Von Michael Schmölzer

Wirtschaft

Seit 5. November sind US-Sanktionen in Kraft. Österreichische Firmen zogen überstürzt ab.


Wien/Teheran. Der Atomdeal war unter Dach und Fach, die Sanktionen aufgehoben - Irans Wirtschaft voll der Hoffnung und positiver Erwartungen. Doch dann kam Donald Trump - und alles wurde anders.

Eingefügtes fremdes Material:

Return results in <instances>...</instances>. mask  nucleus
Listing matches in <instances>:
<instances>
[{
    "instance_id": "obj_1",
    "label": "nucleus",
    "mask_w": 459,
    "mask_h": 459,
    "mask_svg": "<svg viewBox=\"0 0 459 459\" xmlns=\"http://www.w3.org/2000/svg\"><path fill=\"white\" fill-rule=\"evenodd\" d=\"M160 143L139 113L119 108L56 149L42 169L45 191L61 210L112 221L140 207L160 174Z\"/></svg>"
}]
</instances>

Der US-Präsident ist unilateral aus dem Abkommen ausgestiegen, seit dem 5. November ist Teheran mit umfassenden Strafmaßnahmen der US-Amerikaner konfrontiert.

Noch ist es zu früh, die genauen Auswirkungen zu beziffern. Klar ist: Die Sanktionen treffen den islamischen Gottesstaat und damit österreichische Firmen, die dort geschäftlich tätig sind.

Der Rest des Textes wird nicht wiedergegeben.